--- BEGIN RECORDS SHOWN ---

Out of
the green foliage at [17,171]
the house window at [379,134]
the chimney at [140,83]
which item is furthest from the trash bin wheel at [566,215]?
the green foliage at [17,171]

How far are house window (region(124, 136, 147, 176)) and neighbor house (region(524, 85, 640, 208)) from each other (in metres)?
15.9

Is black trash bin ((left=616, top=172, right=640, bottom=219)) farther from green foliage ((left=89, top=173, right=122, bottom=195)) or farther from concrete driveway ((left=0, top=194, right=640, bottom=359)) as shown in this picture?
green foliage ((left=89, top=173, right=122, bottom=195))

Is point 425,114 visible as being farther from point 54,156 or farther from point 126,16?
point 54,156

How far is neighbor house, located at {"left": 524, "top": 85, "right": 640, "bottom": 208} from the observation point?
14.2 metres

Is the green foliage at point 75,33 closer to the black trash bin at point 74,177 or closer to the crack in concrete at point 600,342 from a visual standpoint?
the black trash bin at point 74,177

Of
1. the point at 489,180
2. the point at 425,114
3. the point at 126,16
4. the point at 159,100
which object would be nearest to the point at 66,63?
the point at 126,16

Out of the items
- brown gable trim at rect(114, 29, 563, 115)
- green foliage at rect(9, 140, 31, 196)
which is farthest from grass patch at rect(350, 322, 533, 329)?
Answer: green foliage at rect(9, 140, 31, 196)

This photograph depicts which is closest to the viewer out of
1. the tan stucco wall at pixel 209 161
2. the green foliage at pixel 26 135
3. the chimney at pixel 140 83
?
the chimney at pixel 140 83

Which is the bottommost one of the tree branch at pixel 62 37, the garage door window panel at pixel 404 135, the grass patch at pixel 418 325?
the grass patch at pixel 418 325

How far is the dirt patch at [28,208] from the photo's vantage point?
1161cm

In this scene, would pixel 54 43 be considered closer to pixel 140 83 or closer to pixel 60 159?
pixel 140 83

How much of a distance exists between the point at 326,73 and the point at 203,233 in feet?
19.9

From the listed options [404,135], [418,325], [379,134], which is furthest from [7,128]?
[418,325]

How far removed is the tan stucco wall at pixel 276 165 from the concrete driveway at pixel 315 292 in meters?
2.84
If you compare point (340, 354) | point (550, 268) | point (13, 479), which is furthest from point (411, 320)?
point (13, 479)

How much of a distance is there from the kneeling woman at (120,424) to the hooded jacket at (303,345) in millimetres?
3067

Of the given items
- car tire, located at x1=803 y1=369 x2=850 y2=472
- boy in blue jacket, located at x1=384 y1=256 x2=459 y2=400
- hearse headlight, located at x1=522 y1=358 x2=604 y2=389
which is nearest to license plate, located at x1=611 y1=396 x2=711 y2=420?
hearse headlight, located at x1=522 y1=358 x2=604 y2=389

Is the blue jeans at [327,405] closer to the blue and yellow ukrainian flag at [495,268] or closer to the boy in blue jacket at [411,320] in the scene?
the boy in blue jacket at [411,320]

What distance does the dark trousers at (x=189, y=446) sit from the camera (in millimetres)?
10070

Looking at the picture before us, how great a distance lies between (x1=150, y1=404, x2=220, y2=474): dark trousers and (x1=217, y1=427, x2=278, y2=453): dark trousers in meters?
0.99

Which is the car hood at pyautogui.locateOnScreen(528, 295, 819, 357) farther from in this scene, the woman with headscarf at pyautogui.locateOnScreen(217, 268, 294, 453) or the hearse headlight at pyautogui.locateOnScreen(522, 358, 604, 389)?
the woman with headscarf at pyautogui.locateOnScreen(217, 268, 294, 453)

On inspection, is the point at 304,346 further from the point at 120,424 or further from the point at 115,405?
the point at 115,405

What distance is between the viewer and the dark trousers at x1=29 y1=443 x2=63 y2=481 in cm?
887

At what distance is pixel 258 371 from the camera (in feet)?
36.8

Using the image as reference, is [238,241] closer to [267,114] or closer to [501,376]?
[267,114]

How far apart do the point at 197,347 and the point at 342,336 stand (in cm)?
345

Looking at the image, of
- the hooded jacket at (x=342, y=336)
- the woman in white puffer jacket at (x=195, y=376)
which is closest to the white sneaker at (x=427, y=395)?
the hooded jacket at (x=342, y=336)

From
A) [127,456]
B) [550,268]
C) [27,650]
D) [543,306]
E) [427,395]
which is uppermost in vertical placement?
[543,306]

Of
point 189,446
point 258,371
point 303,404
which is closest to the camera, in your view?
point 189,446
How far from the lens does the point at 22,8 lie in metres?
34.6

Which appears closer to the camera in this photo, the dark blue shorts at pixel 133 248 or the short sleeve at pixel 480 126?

--- END RECORDS SHOWN ---

Extract every line of the data above and reproduce each one verbatim, without any changes.

[SOLUTION FOR THIS TASK]
Out of
the green foliage at [17,171]
the house window at [379,134]
the chimney at [140,83]
which item is furthest from the trash bin wheel at [566,215]?
the green foliage at [17,171]

How far are house window (region(124, 136, 147, 176)) and neighbor house (region(524, 85, 640, 208)) from each other (in metres)?
15.9

Is black trash bin ((left=616, top=172, right=640, bottom=219)) farther from green foliage ((left=89, top=173, right=122, bottom=195)) or farther from concrete driveway ((left=0, top=194, right=640, bottom=359)) as shown in this picture?
green foliage ((left=89, top=173, right=122, bottom=195))

Is point 425,114 visible as being farther from point 54,156 or farther from point 126,16?
point 54,156

How far is neighbor house, located at {"left": 524, "top": 85, "right": 640, "bottom": 208} from the observation point?
14.2 metres

Is the green foliage at point 75,33 closer to the black trash bin at point 74,177 or closer to the crack in concrete at point 600,342 from a visual standpoint?
the black trash bin at point 74,177

Of
1. the point at 489,180
2. the point at 425,114
3. the point at 126,16
4. the point at 159,100
which object would be nearest to the point at 66,63?
the point at 126,16

Out of the items
- brown gable trim at rect(114, 29, 563, 115)
- green foliage at rect(9, 140, 31, 196)
which is farthest from grass patch at rect(350, 322, 533, 329)?
Answer: green foliage at rect(9, 140, 31, 196)

This photograph depicts which is closest to the viewer out of
1. the tan stucco wall at pixel 209 161
2. the green foliage at pixel 26 135
3. the chimney at pixel 140 83
?
the chimney at pixel 140 83

Which is the bottommost one of the tree branch at pixel 62 37, the garage door window panel at pixel 404 135, the grass patch at pixel 418 325?
the grass patch at pixel 418 325

How far is the dirt patch at [28,208] from the photo's vantage point?
1161cm

In this scene, would pixel 54 43 be considered closer to pixel 140 83 or closer to pixel 60 159?
pixel 140 83

How much of a distance exists between the point at 326,73 and the point at 203,233 in feet?
19.9

From the listed options [404,135], [418,325], [379,134], which is furthest from [7,128]?
[418,325]

How far removed is the tan stucco wall at pixel 276 165 from the concrete driveway at pixel 315 292 in meters?
2.84
If you compare point (340, 354) | point (550, 268) | point (13, 479), which is furthest from point (411, 320)?
point (13, 479)

How much of a distance is there from the kneeling woman at (120,424) to the hooded jacket at (303,345) in millimetres?
3067

Of the given items
- car tire, located at x1=803 y1=369 x2=850 y2=472
- boy in blue jacket, located at x1=384 y1=256 x2=459 y2=400
- hearse headlight, located at x1=522 y1=358 x2=604 y2=389
which is nearest to license plate, located at x1=611 y1=396 x2=711 y2=420?
hearse headlight, located at x1=522 y1=358 x2=604 y2=389

Is the blue jeans at [327,405] closer to the blue and yellow ukrainian flag at [495,268] or closer to the boy in blue jacket at [411,320] in the scene?
the boy in blue jacket at [411,320]

What distance does the dark trousers at (x=189, y=446) sit from the camera (in millimetres)?
10070

Looking at the picture before us, how great a distance lies between (x1=150, y1=404, x2=220, y2=474): dark trousers and (x1=217, y1=427, x2=278, y2=453): dark trousers in meters?
0.99

Which is the car hood at pyautogui.locateOnScreen(528, 295, 819, 357) farther from in this scene, the woman with headscarf at pyautogui.locateOnScreen(217, 268, 294, 453) or the hearse headlight at pyautogui.locateOnScreen(522, 358, 604, 389)?
the woman with headscarf at pyautogui.locateOnScreen(217, 268, 294, 453)

On inspection, is the point at 304,346 further from the point at 120,424 or further from the point at 115,405?
the point at 115,405

What distance is between the viewer and the dark trousers at x1=29 y1=443 x2=63 y2=481 in cm?
887

At what distance is pixel 258 371 from the camera (in feet)?
36.8

Using the image as reference, is [238,241] closer to [267,114] or closer to [501,376]?
[267,114]

How far apart do the point at 197,347 and the point at 342,336 stand (in cm)?
345

Looking at the image, of
- the hooded jacket at (x=342, y=336)
- the woman in white puffer jacket at (x=195, y=376)
which is closest to the white sneaker at (x=427, y=395)?
the hooded jacket at (x=342, y=336)

From
A) [127,456]
B) [550,268]
C) [27,650]
D) [543,306]
E) [427,395]
which is uppermost in vertical placement?
[543,306]

Of
point 189,446
point 258,371
point 303,404
which is closest to the camera, in your view?
point 189,446
How far from the lens does the point at 22,8 lie in metres?
34.6

Which appears closer to the camera in this photo, the dark blue shorts at pixel 133 248 or the short sleeve at pixel 480 126?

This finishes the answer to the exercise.